A nadie se le escapa que asignaturas como las Matemáticas, la Física o la Química no son precisamente «marías», como se llama popularmente a las materias fáciles de asimilar y aprobar. Sin embargo, estas asignaturas, encuadradas dentro del área científico, tampoco tienen porqué ser insalvables y si se enseñaran de un modo diferente al que se acostumbra, podrían ser tan fácilmente entendibles como las demás. Este es, al menos, el argumento de profesores como Walter Lewin, un astrofísico holandés que defiende en sus clases el valor de una metodología atípica basada en la experimentación y el empirismo.

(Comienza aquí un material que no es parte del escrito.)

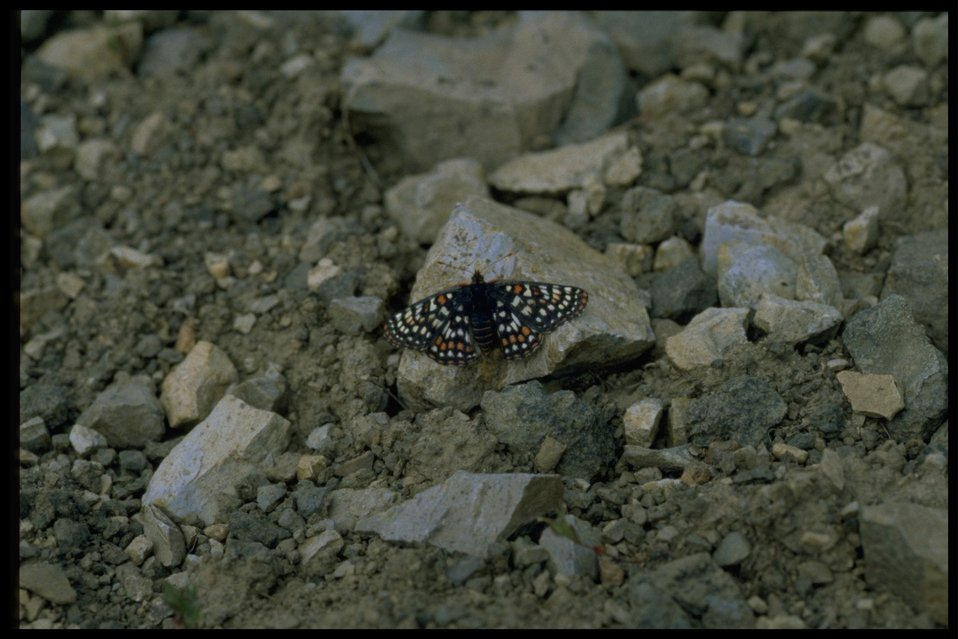 Unidentified moth or butterfly.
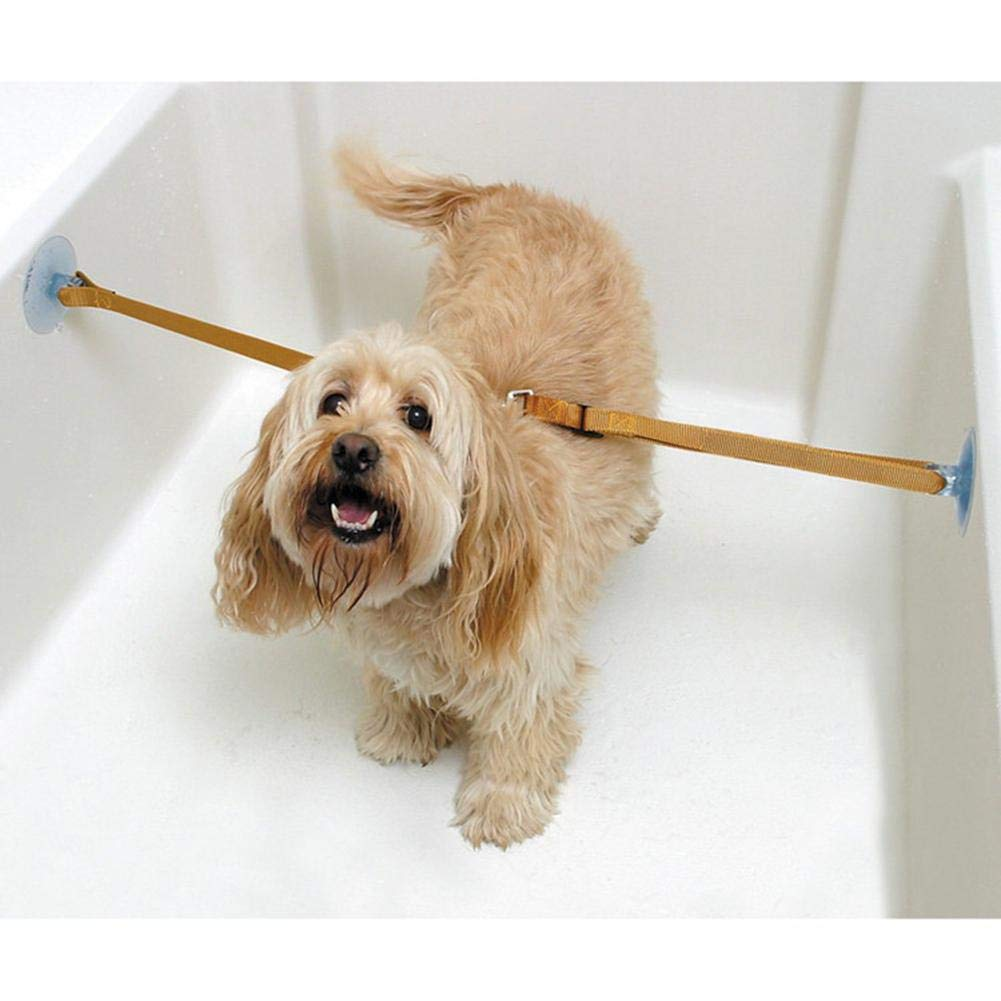 Juman634 2 PCS Cuello de Perro Cachorro Ba/ñarse Correa de Ba/ño para Mascotas Belleza Tracci/ón Cuerda Fija Ba/ñera Ventosa Cuerda Fija para Gatos Perros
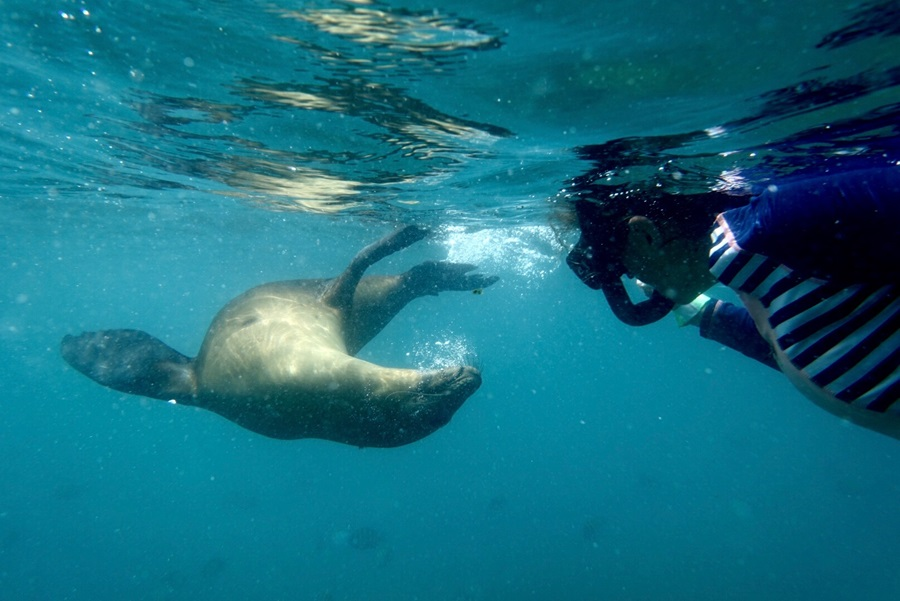 Snorkel with sea lion puppies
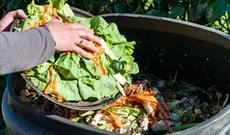 Vật liệu xây dựng làm từ rác thải thực phẩm, bền hơn bê tông có thể ăn được và vẫn giữ được hương vị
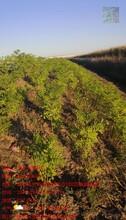 吉林市公路紫穗槐種植公司圖片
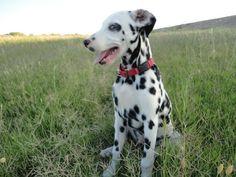Community Post: 10 Cute Dalmatian Pics That Will Make You Smile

El objetivo de su método pedagógico es, básicamente, divertir con la enseñanza en lugar de aburrir y para ello, hace gala de imaginación y una puesta en escena viva, donde la experiencia toma su valor como grado, en el más puro sentido educativo. Para este profesor, ya retirado, la falta de interés de los alumnos y sus dificultades frente a asignaturas como la Física, no se deben a la materia en sí, sino a un método de enseñanza erróneo y a la falta de implicación de los profesores.
La Física, al igual que todas las ciencias, se manifiesta a diario en cualquiera de los entornos en los que nos movemos. Por lo tanto, no debería sorprender que usar ese mismo entorno y los objetos que lo pueblan, sea el mejor vehículo para manifestar sus leyes, desde la causa hasta el efecto. Y sin embargo, frente al método tradicional de libros, apuntes y ejercicios abstractos, la traslación al mundo real siempre provoca sorpresa y exclamaciones de júbilo, además de facilitar la comprensión y el aprendizaje. Efectivamente, es físicamente posible ¡eureka!